>>>>

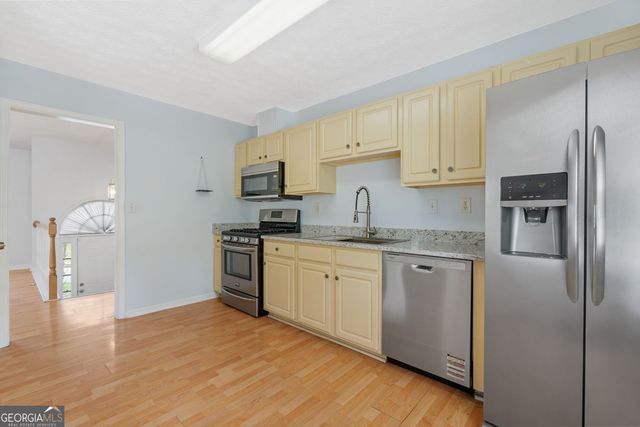 26 Ann Circle SE, Cartersville, GA 30121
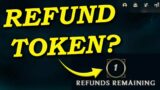 UPDATE: Refund Token 2022 for League of Legends | Tokens for RP from Skins & Champions | LoL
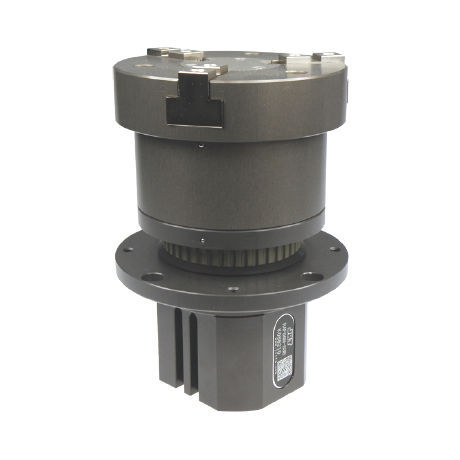 Pinza di presa pneumatica - RAF56N series - JRT - parallela / a 3 griffe / magnetica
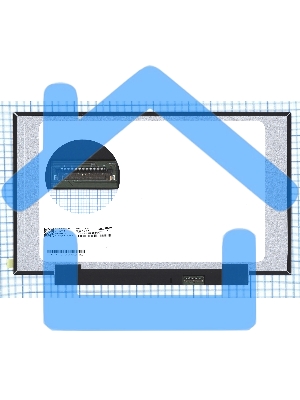 Матрица MB140AN01-1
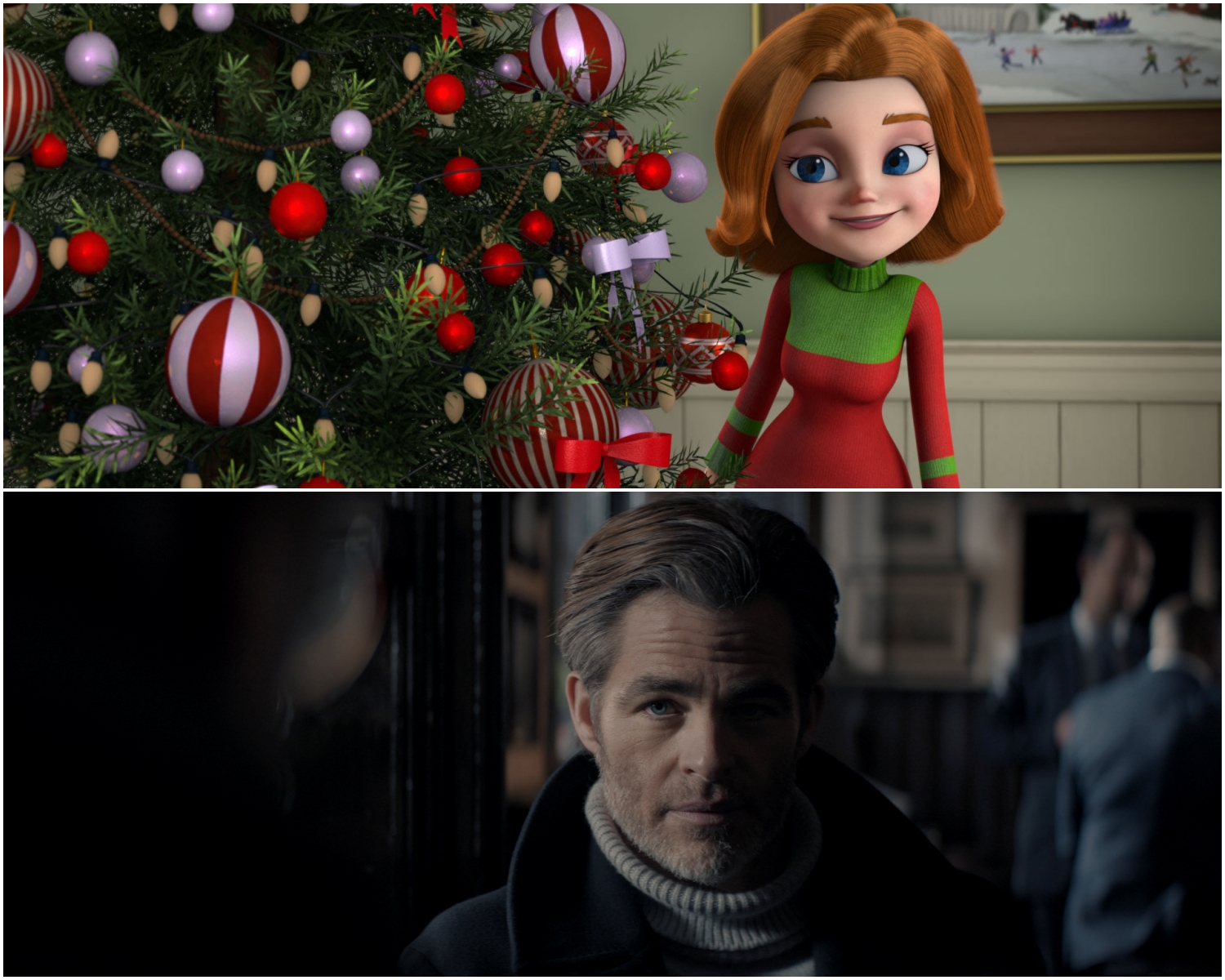 Foto: HBO Max, Prime Video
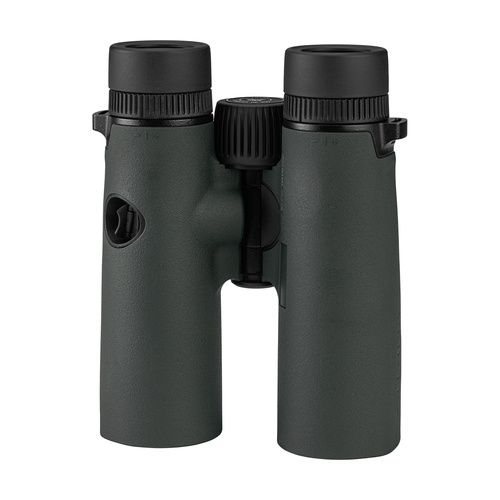 Outdoor - Vortex Optics - Fernglas mit Entfernungsmesser Ranger HD 3000 10x42 - Schwarz - LRF-RGR3000 - Ferngläser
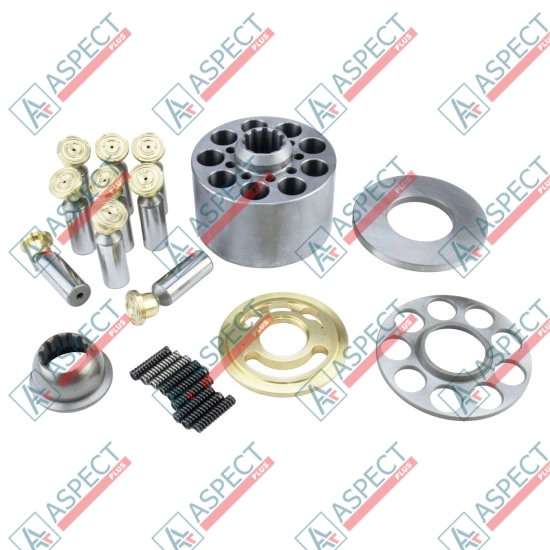 Rotating Group L Kawasaki K700031 SKS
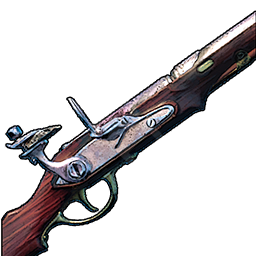 Infantry Musket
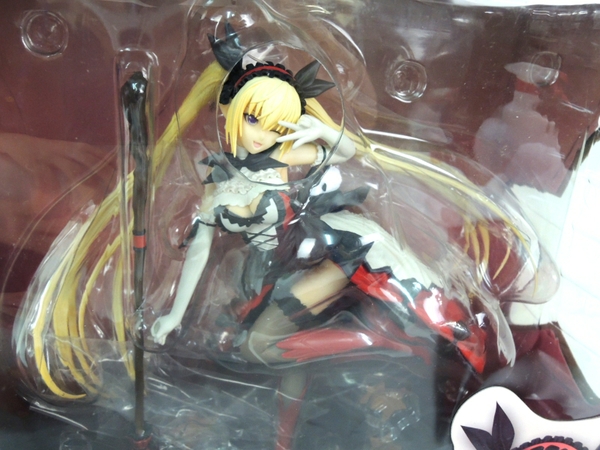コトブキヤ シャイニング・ブレイド ミスティ 1/8 Y1952033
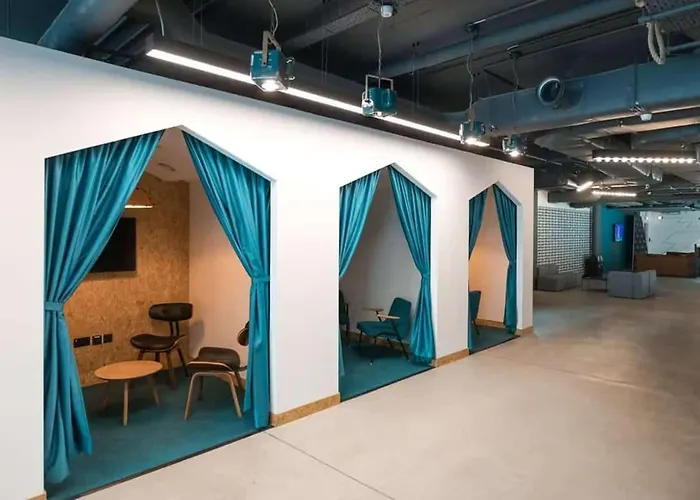 Student Only Classic Ensuite Point Campus * Dublín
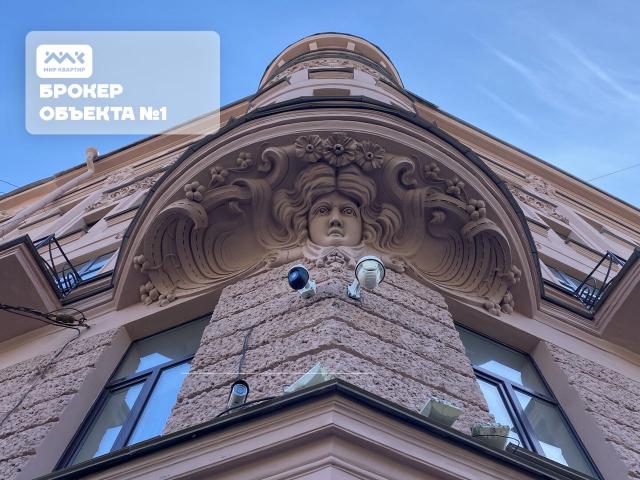 Херсонская ул., 1/7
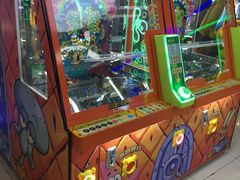 -风云再起游乐汇(北京西单西西友谊店)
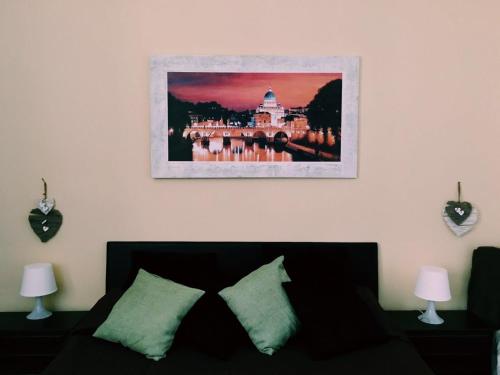 4 You City Center Apartament, Roma (foto 7)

<<<<

--- What this task involves ---
Rewrite every caption in the records with "Musket" replaced by "Rifle" and everything else left unchanged. Leave the pictures out of the result.

--- Response to the exercise ---
 26 Ann Circle SE, Cartersville, GA 30121
 UPDATE: Refund Token 2022 for League of Legends | Tokens for RP from Skins & Champions | LoL
 Pinza di presa pneumatica - RAF56N series - JRT - parallela / a 3 griffe / magnetica
 Матрица MB140AN01-1
 Foto: HBO Max, Prime Video
 Outdoor - Vortex Optics - Fernglas mit Entfernungsmesser Ranger HD 3000 10x42 - Schwarz - LRF-RGR3000 - Ferngläser
 Rotating Group L Kawasaki K700031 SKS
 Infantry Rifle
コトブキヤ シャイニング・ブレイド ミスティ 1/8 Y1952033
 Student Only Classic Ensuite Point Campus * Dublín
 Херсонская ул., 1/7
 -风云再起游乐汇(北京西单西西友谊店)
 4 You City Center Apartament, Roma (foto 7)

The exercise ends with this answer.